Je n’aboie pas beaucoup mais demeure toujours prêts à planter ma mâchoire dans les chairs de ceux qui oseraient pénétrer ma propriété. Les garçons viennent me chercher pour jouer au football. Je suis gardien de but et ne laisse passer que peu de ballons. De temps à autre, on me confie un bébé. Je le garde, il gazouille dans son parc. Je surveille les allers et venues des gens à la mine patibulaire.
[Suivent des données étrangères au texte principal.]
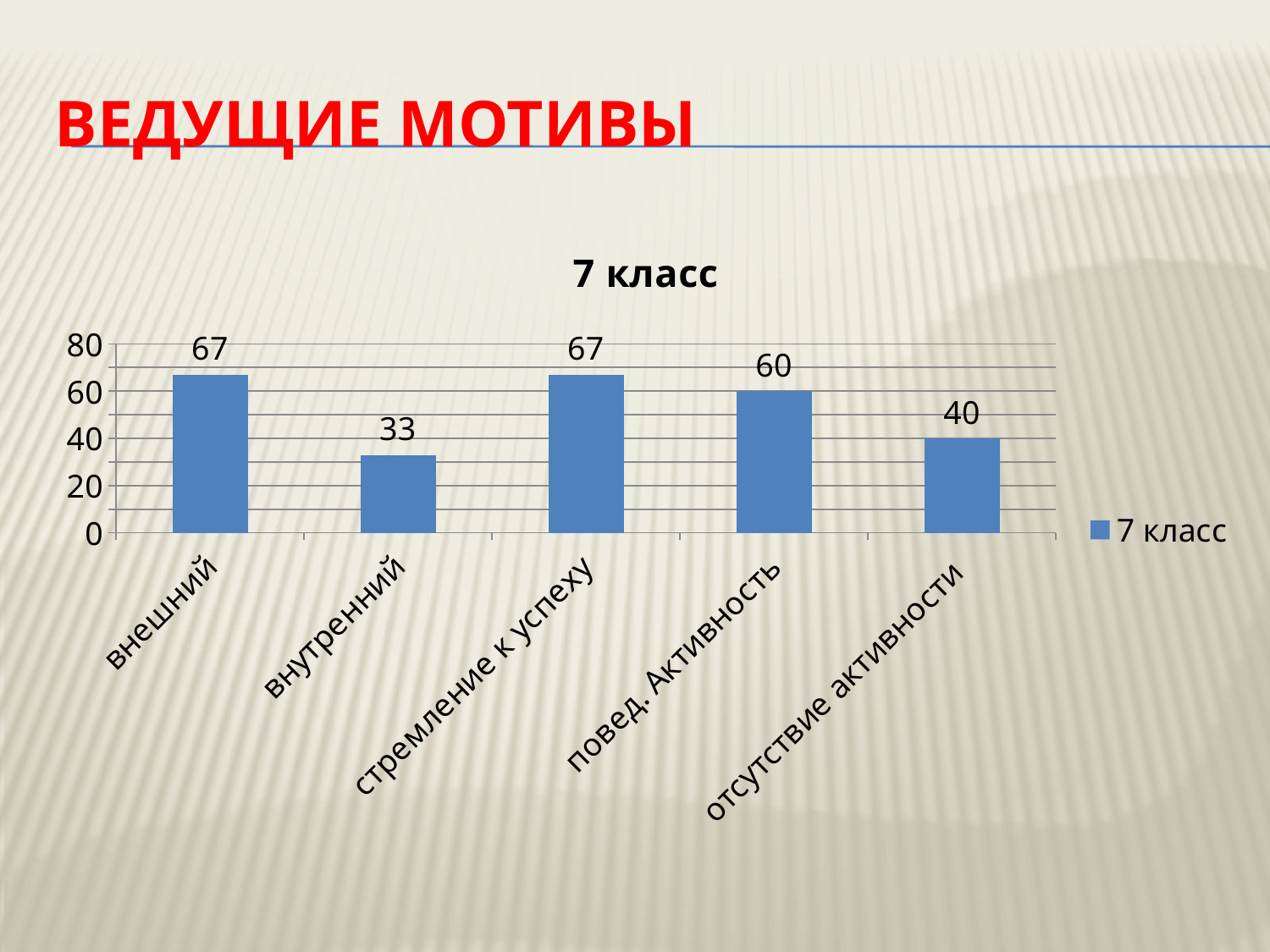
Which is larger, the value for стремление к успеху or the value for повед. Активность? стремление к успеху What is the value for внутренний? 33 What is the difference between the values for внешний and внутренний? 34 What is the value for отсутствие активности? 40 What is the title of the chart? 7 класс How many categories are shown on the x axis? 5 How many series does the legend list? 1 Which category has the lowest value? внутренний What kind of chart is shown? bar chart What is the value for повед. Активность? 60 What is the difference between the values for повед. Активность and отсутствие активности? 20 What is the value for внешний? 67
Je relève légèrement mes babines pour leur conseiller de poursuivre leur chemin. Ils comprennent très vite. Le bébé me met les doigts dans les yeux, les oreilles, tire mes joues. Je me laisse faire, j’adore les enfants.
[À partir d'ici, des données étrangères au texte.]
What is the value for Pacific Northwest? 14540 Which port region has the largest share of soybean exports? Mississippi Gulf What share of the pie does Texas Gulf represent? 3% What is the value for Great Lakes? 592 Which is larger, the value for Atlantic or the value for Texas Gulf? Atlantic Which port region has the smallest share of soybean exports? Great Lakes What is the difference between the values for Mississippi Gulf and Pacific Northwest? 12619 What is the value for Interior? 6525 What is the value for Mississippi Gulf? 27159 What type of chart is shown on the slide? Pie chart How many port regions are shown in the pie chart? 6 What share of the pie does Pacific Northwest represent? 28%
Un chat passe dans l’allée de mon jardin. Je me précipite. Il grimpe dans l’arbre. Je le suis car moi aussi, tout chien que je suis, je m’agrippe avec mes pattes de devant et me propulse avec les pattes arrières. Le chat stupéfait n’a pas demandé son reste, il a sauté et il court encore. Dès le lendemain, les enfants qui n’avaient pas assisté à mes prouesses sont venus me demander de voir  mes acrobaties. Je veux bien grimper mais il n’y a pas de chat. Allez me chercher un chat !

Voilà, voilà, j’arrive ! Ils me sifflent. Ca sentait bon la chienne amie, hum ! Je les entends parler de mariage. Ah ! bon, ils vont se marier ? Hein ! Quoi ! Mais c’est moi qu’ils veulent marier ! Mon célibat les gêne ? Aurai-je mon mot à dire dans ces tractations nuptiales ? Qui est ma promise ? Voilà qu’ils me lustrent le poil, m’affublent d’un collier neuf. J’étais plus à l’aise avec l’ancien !  Nous voilà partis. Ma belle est une de ma race. Une Boxer, du nom de Belle. Je dois ? D’accord, la fumelle (femelle) flaire bon, mais quel cul ! Ils sont là à me surveiller. J’ai droit à combien de minutes ? Un peu plus, lui aurait mis ses gants beurre-frais pour demander la patte de Belle ! Voilà, c’est fait ! J’espère que vous avez pensé à me préparer une bonne gamelle, car j’ai la fringale.

J’ai onze ans maintenant, je suis las, je pense bientôt rejoindre le Dieu des chiens pour un repos bien mérité. Ainsi fut fait peu de temps après ces écrits.

Nicky, alias Nicolas, alias Old Nick - par la plume de Sabine.